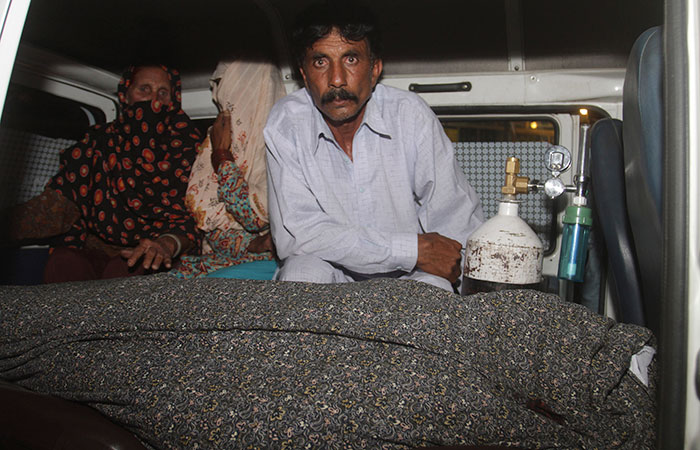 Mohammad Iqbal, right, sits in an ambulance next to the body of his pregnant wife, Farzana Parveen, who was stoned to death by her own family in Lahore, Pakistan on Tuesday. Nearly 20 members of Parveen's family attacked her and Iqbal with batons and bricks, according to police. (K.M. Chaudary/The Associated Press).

...

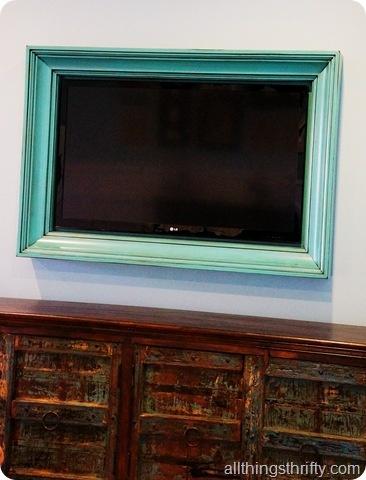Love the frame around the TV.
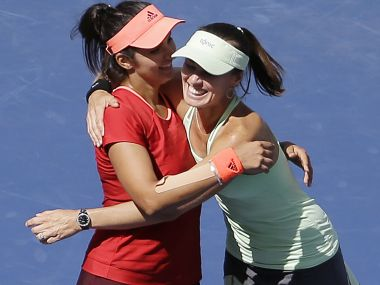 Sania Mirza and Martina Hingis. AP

**Directions for this task**
Above, find the line holding "Love the frame around the TV." and the line holding "Sania Mirza and Martina Hingis. AP". Print exactly those two lines and every line between them, but no pictures.

**Completed task**
Love the frame around the TV.
 Sania Mirza and Martina Hingis. AP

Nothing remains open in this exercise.